## AUFGABEN ZUR ÜBUNG
• 1. Welche Namen von Orten und Tälern kommen im Reisebericht über die Fahrt ins Wadi Sahtan vor? Nenne jeden einmal, in der Reihenfolge des Auftretens.
• 2. Wie könnte der Reisebericht über die Fahrt ins Wadi Sahtan weitergehen? Setze ihn im Anschluss an den Satz über die 20.000 Kilometer fort.

Die Verbindungspiste ins Wadi Sahtan ist traumhaft schön, im steilen Auf- und Ab sucht sie sich ihren Weg durch das aufgeschichtete Gebirge, gibt immer wieder tolle Blicke auf die in der Sonne blitzenden Gipfel und Wände frei. Die letzten Kilometer führen dann direkt durch ein schmales Seitenwadi, wo wir manchmal ganz schön zirkeln müssen, um durchzukommen. Auch einige Bäume müssen auf „Mannis“ Gardemaße zurechtgestutzt werden, damit wir unter den dichten und stacheligen Ästen hindurch passen.

Das Wadi Sahtan ist schließlich erreicht, es ist teilweise sehr breit und extrem trocken, so dass wir bei flotter Fahrweise eine lange Staubfahne hinter uns herziehen. Auf der nun guten Piste und der anschließenden Teerstraße erreichen wir zügig Rustaq, wo wir einen Supermarkt stürmen und eine späte Mittagspause machen.

Unser Tagesziel heute ist allerdings das Wadi Bani Kharus, das südlich von Awabi aus den Bergen austritt. Doch wir sind enttäuscht, denn das Wadi ist sehr breit und mit einer neuen Teerstraße versehen, die dem Ganzen doch den Reiz nimmt. Auch Übernachtungsplätze sind nicht wirklich vorhanden, und so kehren wir am Ende des Wadis um und fahren wieder hinaus nach Awabi, wo wir uns in den Hof des dortigen Forts stellen. Bewacht von mittelalterlichen Kanonen verbringen wir innerhalb des Gemäuers die Nacht.

Ein Blick auf „Mannis“ Tacho zeigt uns noch, dass wir seit unserer Abfahrt Anfang Mai exakt 20.000 Kilometer zurückgelegt haben!

## BEREITGESTELLTES MATERIAL
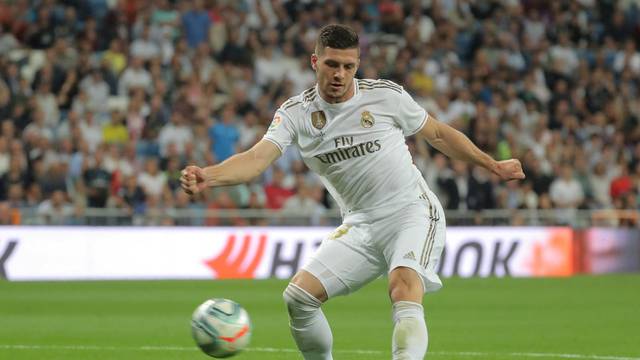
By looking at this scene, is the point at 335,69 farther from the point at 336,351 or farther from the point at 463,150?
the point at 336,351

## ANTWORTEN DER REIHE
• 1. Wadi Sahtan, Rustaq, Wadi Bani Kharus, Awabi

• 2.
Al Hait  -  Awabi  -  125 km  -  km 51505

 

 

20.Dezember 2012 - Raus aus den Bergen…

…und zurück an die Küste, das ist für heute unser Plan. Auf dem Weg dorthin statten wir der mächtigen Festung von Nakhl einen Besuch ab. Sie scheint aus dem Fels, auf dem sie sich erhebt, zu wachsen, so stimmig überragt sie den dichten Palmenhain um sie herum. In vielen Räumen sind alte Möbel und Handwerkszeug aus längst vergangenen Zeiten zu sehen und geben der Festung damit ein sehr lebendiges Erscheinungsbild.

Anschließend fahren wir durch die dichten Gärten hinter der Festung nach Al Thorwarah zu den dortigen heißen Quellen, einem sehr beliebten Picknickplatz. Und entsprechend bunt geht es dort heute auch zu, dutzende omanischer, indischer und pakistanischer Familien genießen das begonnene Wochenende. Wir machen dort auch eine kurze Mittagsrast, bevor es endgültig nach Barka, hinunter ans Meer, weiter geht.

Dort angekommen, sind wir etwas enttäuscht vom ziemlich verdreckten Strand und entscheiden, die paar Kilometer zum bereits sichtbaren Ras as-Sawadi  weiter zu fahren. Und weil es so nah aussieht, wählen wir erst die Uferstraße und dann eine teilweise noch im Bau befindliche neue Umgehungsstraße zu einer ebenfalls noch in Bau befindlichen Neubausiedlung. Die Straße endet natürlich bald vor einem Bauzaun, doch eine sandige Piste scheint um das eingezäunte Areal herumzuführen. Und der Strand davor ist ja befahrbar, machen ja alle so.

Was wir zu diesem Zeitpunkt noch nicht wissen, es muss in der letzten Nacht heftig geregnet haben, so dass der eigentlich harte Sand viel zu weich für „Manni“ ist. Und es kommt, wie es kommen muss, wir fahren uns natürlich fest. Also erst mal ordentlich Luft aus den Reifen, und schon geht es weiter. Wir erreichen wieder festeren Untergrund, pumpen die Reifen wieder etwas auf, doch einige hundert Meter weiter wird es noch weicher und auch das Wasser steht noch zwischen den Sandhügeln. Na prima!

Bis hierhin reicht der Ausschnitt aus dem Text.